Kafka Introduction

From bibbleWiki
Jump to navigation Jump to search

Introduction

Definition

This is an introduction to Kafka which describes itself as a messaging system

Architecture

Cluster

It is a group of computers , each executing same instance of kafka broker.

Broker

It is just a meaningful name given to the kafka server, kafka producer does not directly interact with the consumer, they use kafka broker as the agent or broker to interact. In a cluster there can be more than one brokers.
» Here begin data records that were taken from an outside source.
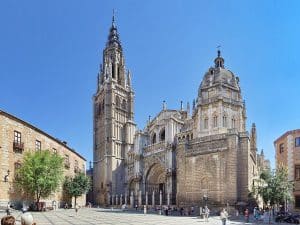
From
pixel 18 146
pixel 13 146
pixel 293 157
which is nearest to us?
pixel 13 146

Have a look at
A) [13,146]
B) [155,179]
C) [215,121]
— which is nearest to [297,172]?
[215,121]

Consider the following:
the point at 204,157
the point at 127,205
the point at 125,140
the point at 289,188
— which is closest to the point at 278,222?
the point at 289,188

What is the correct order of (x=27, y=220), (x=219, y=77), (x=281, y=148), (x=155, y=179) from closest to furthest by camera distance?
(x=27, y=220) → (x=281, y=148) → (x=219, y=77) → (x=155, y=179)

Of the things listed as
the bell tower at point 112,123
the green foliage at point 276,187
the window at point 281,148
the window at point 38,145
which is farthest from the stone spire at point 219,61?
the bell tower at point 112,123

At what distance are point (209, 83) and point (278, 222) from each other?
26.2 m

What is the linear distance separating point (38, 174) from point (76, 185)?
15.1 metres

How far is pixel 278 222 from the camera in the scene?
3161 cm

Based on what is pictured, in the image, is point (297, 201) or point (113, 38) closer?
point (297, 201)

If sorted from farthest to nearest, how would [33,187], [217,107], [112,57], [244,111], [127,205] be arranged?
[112,57] < [127,205] < [244,111] < [217,107] < [33,187]

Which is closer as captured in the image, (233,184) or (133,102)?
(233,184)

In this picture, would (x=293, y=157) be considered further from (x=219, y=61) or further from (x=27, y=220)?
(x=27, y=220)

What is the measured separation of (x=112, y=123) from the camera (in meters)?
78.2

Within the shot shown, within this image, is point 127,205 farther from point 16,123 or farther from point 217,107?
point 16,123

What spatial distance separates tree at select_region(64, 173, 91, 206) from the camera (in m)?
50.9
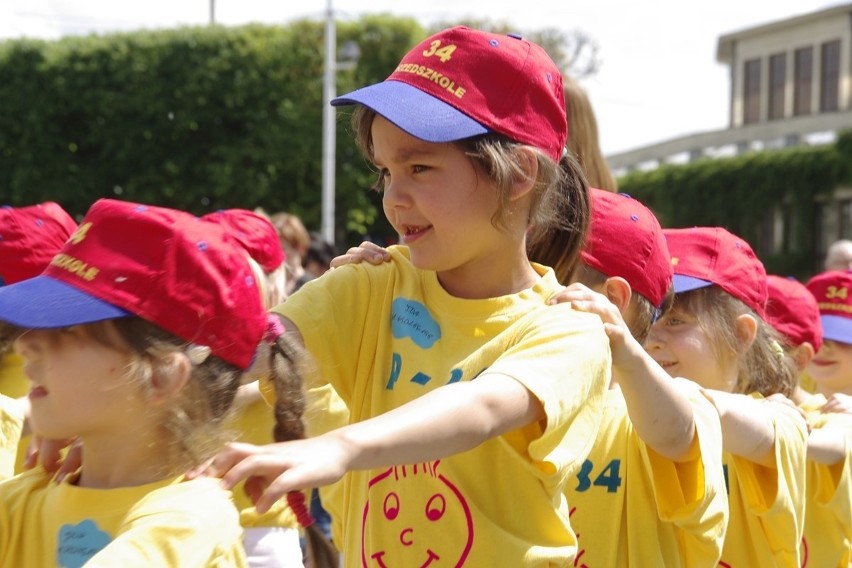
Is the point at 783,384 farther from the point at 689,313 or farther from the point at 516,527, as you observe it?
the point at 516,527

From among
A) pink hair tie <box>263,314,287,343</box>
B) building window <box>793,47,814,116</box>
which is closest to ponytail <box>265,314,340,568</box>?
pink hair tie <box>263,314,287,343</box>

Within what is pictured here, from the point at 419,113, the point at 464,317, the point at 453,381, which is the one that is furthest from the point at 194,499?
the point at 419,113

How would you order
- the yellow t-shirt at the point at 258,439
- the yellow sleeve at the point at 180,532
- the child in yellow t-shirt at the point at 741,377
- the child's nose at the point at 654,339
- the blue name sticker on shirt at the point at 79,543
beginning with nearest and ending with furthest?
the yellow sleeve at the point at 180,532
the blue name sticker on shirt at the point at 79,543
the child in yellow t-shirt at the point at 741,377
the child's nose at the point at 654,339
the yellow t-shirt at the point at 258,439

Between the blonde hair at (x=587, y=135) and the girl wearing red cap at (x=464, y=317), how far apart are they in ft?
4.89

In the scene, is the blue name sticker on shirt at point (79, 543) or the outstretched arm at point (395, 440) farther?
the blue name sticker on shirt at point (79, 543)

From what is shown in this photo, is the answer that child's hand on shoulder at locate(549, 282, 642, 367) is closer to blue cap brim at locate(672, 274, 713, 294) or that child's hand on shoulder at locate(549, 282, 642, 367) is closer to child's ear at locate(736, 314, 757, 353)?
blue cap brim at locate(672, 274, 713, 294)

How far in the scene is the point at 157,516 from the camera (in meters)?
2.03

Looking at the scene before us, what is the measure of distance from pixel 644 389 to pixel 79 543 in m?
1.08

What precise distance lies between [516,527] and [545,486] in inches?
3.9

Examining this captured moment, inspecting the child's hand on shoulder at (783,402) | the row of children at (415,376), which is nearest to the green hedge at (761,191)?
the child's hand on shoulder at (783,402)

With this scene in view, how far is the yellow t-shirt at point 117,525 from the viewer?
197 cm

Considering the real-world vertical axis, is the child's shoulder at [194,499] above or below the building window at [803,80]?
below

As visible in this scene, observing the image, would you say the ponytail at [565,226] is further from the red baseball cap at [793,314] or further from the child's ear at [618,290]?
the red baseball cap at [793,314]

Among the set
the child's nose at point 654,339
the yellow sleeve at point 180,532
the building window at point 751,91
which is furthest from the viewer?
the building window at point 751,91
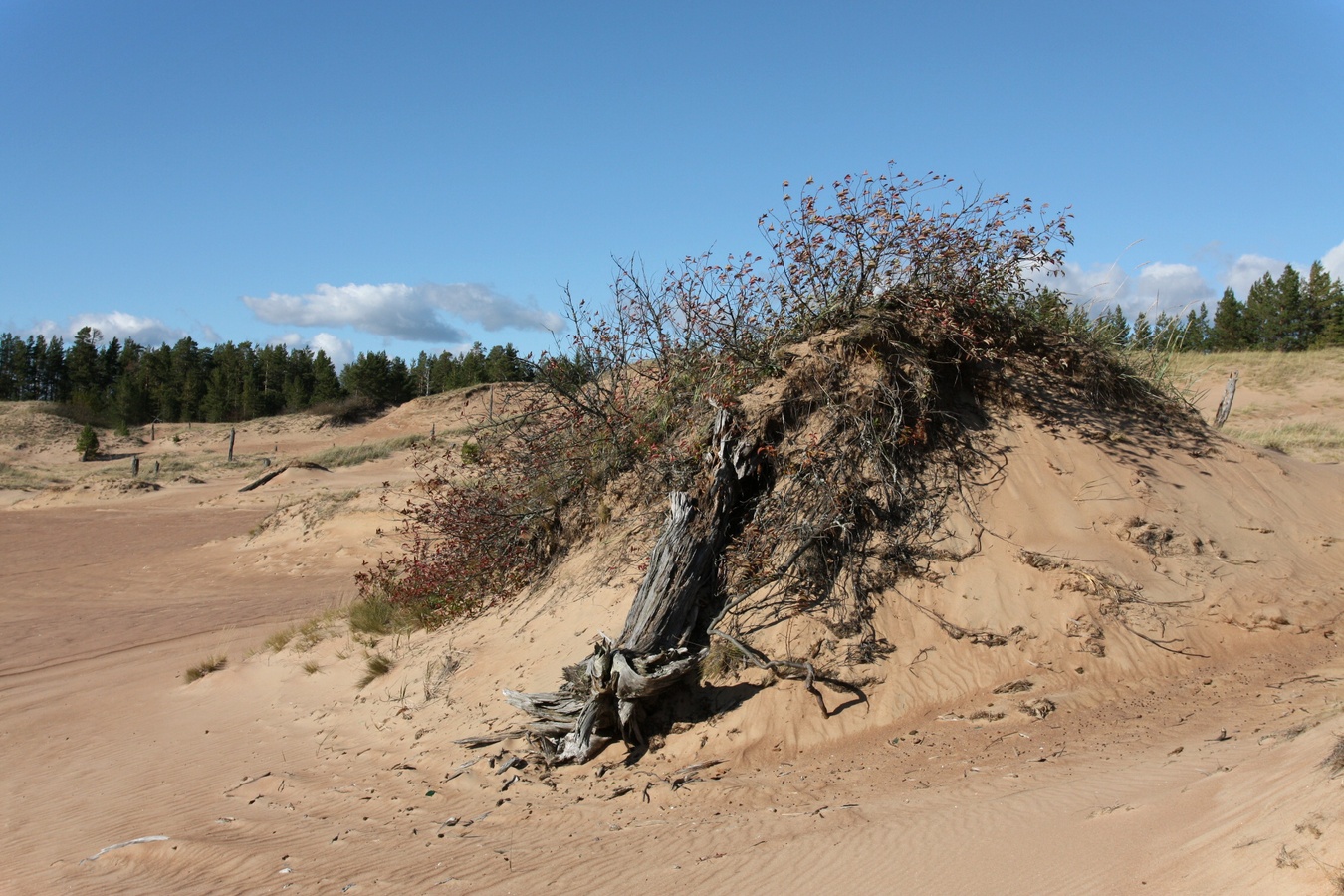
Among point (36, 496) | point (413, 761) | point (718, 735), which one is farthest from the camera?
point (36, 496)

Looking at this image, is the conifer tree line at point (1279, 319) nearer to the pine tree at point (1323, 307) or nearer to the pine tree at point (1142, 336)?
the pine tree at point (1323, 307)

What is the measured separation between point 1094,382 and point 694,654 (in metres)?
5.54

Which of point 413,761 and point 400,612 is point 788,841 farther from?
point 400,612

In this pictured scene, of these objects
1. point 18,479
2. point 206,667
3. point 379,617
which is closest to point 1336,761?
point 379,617

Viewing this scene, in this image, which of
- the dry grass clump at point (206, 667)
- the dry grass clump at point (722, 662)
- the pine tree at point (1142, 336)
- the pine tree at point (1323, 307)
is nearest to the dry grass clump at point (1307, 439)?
the pine tree at point (1142, 336)

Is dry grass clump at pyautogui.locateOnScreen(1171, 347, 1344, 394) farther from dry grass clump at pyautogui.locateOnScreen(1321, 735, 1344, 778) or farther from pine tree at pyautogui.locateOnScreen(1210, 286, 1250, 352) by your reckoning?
dry grass clump at pyautogui.locateOnScreen(1321, 735, 1344, 778)

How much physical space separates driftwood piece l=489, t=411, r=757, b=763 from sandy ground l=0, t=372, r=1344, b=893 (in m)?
0.31

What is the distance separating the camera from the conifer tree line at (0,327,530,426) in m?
61.5

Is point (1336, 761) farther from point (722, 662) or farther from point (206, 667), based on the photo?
point (206, 667)

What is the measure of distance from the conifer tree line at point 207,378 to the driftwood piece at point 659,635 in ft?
172

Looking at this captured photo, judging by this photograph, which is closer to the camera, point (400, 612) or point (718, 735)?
point (718, 735)

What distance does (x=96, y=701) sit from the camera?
10922mm

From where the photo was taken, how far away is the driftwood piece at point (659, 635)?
6.57 meters

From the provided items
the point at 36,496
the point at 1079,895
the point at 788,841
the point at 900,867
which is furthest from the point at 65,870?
the point at 36,496
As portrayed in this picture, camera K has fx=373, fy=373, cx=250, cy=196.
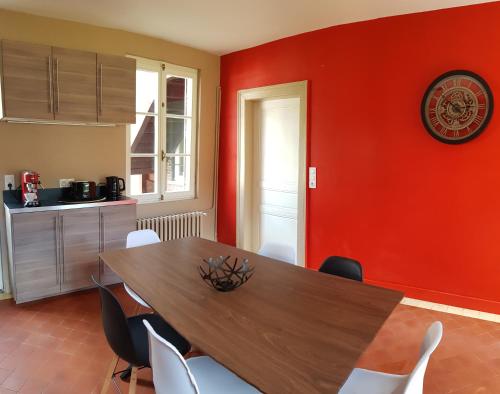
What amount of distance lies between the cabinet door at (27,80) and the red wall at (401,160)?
7.86ft

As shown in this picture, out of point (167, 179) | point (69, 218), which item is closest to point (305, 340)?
point (69, 218)

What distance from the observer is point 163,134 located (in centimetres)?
452

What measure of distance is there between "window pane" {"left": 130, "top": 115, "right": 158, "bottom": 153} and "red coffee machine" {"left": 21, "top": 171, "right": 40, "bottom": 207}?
1138 millimetres

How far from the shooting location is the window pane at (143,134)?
431 centimetres

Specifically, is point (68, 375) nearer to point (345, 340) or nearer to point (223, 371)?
point (223, 371)

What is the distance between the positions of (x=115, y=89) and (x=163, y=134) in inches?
36.4

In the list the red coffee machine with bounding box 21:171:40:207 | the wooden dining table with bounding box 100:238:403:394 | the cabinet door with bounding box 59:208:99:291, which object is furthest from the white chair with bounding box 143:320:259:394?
the red coffee machine with bounding box 21:171:40:207

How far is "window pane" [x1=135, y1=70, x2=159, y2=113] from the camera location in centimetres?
432

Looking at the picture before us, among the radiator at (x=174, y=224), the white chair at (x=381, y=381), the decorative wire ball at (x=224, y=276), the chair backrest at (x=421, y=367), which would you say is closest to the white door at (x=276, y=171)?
the radiator at (x=174, y=224)

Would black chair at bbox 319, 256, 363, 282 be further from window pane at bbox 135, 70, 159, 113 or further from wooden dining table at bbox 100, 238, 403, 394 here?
window pane at bbox 135, 70, 159, 113

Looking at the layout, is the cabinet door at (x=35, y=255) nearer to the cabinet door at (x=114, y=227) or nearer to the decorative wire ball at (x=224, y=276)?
the cabinet door at (x=114, y=227)

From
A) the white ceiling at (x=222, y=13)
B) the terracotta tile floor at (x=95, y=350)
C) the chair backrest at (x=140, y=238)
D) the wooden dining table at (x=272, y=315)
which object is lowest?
the terracotta tile floor at (x=95, y=350)

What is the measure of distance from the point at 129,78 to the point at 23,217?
166 centimetres

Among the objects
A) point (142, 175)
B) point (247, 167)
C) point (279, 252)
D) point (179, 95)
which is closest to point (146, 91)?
point (179, 95)
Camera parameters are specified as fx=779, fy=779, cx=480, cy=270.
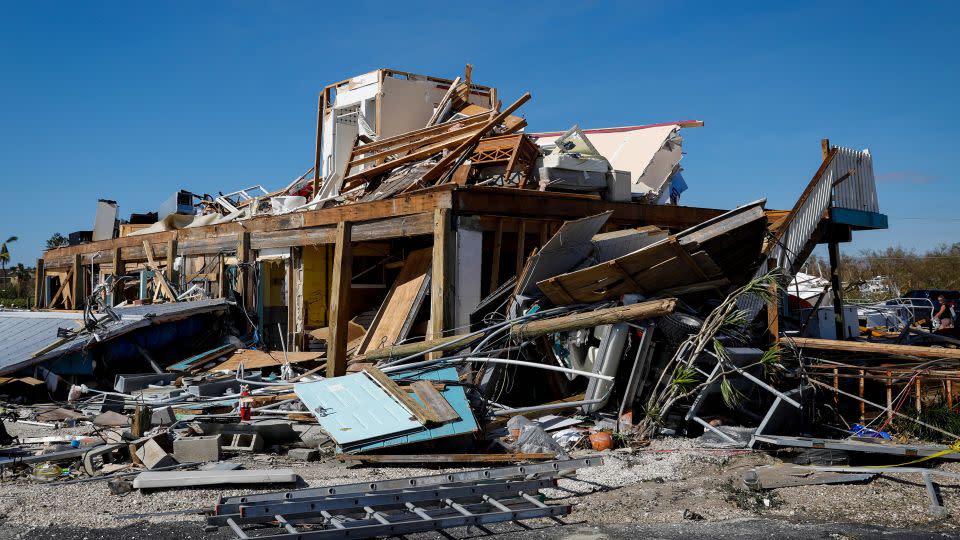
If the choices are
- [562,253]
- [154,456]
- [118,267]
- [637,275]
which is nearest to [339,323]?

Brokers are stateless, hence to maintain the cluster state they use ZooKeeper.

Zookeeper

ZooKeeper is used for managing and coordinating Kafka broker. ZooKeeper service is mainly used to notify producer and consumer about the presence of any new broker in the Kafka cluster system or failure of the broker in the Kafka cluster system. As per the notification received by the Zookeeper regarding presence or failure of the broker then producer and consumer takes decision and starts coordinating their task with some other broker.

Producers

Producer is a component which pushes data to the brokers, it doesn’t wait for acknowledgement from the brokers rather sends data as fast as the brokers can handle. There can be more than one producers depending on the use case.

Consumers

Since Kafka brokers are stateless, which means that the consumer has to maintain how many messages have been consumed by using partition offset. If the consumer acknowledges a particular message offset, it implies that the consumer has consumed all prior messages. The consumer issues an asynchronous pull request to the broker to have a buffer of bytes ready to consume. The consumers can kind of rewind or skip to any point in a partition simply by supplying an offset value. Consumer offset value is notified by ZooKeeper.

LinkedIn Worked Example

Here is some stats from LinkedIn

And here is there architeture pre-2010.

Post 2010 architecture.

This is the current scale.

Installation

Doing the install

To install I went with the instructions on https://www.digitalocean.com/community/tutorials/how-to-install-apache-kafka-on-ubuntu-20-04. To enable stat for zookeeper I enable it on the whitelist by changing kafka/config/zookeeper.properties to include

4lw.commands.whitelist=stat, ruok, conf, isro

Creating A Topic

We do this with the command

~/kafka/bin/kafka-topics.sh --create --zookeeper localhost:2181 --replication-factor 1 --partitions 1 --topic my_topic

Listing Topics

We do this with the command

~/kafka/bin/kafka-topics.sh --list --zookeeper localhost:2181

Send Message to a Topic

We send a message with the command

~/kafka/bin/kafka-console-producer.sh --broker-list localhost:9092 --topic my_topic
>Message 1
>Test Message 2

Receive Message from a Topic

We receive a message with the command

~/kafka/bin/kafka-console-consumer.sh --bootstrap-server localhost:9092 --topic my_topic --from-beginning

Partitions

What are Partitions

A partition represents the splitting up of messages from a topic. I.E when a message is received it can be delivered to one and only one of the available partitions.

Partition Trade offs

  • The more partitions the greater the Zookeeper overhead
  • Message order can become compplex
  • More partitions the longer the leader fail-over time

Replication Factor

This is the number of copies of the messages that should be replicated. I.E. the number of copies of the data to keep.

Replication Status

We can view the status of the replication using the describe command. In the screenshot below we killed one of the brokers and then brought it back up. By comparing the ReplicationFactor with the Isr (In-sync replica) we can see the outage and then the return to normal state.

Producers

Introduction

Here is a visual representation of the Producer

Where to Direct Messages

The producer looks at the message and makes an decision on where to send the message based on configurable rules.

Terms

  • Log shipping is the process of automating the backup of transaction log files on a primary (production) database server, and then restoring them onto a standby server.
  • Message Broker is an intermediary computer program module that translates a message from the formal messaging protocol of the sender to the formal messaging protocol of the receiver
  • ZooKeeper is essentially a service for distributed systems offering a hierarchical key-value store, which is used to provide a distributed configuration service, synchronization service, and naming registry for large distributed systems (see Use cases). ZooKeeper was a sub-project of Hadoop but is now a top-level Apache project in its own right.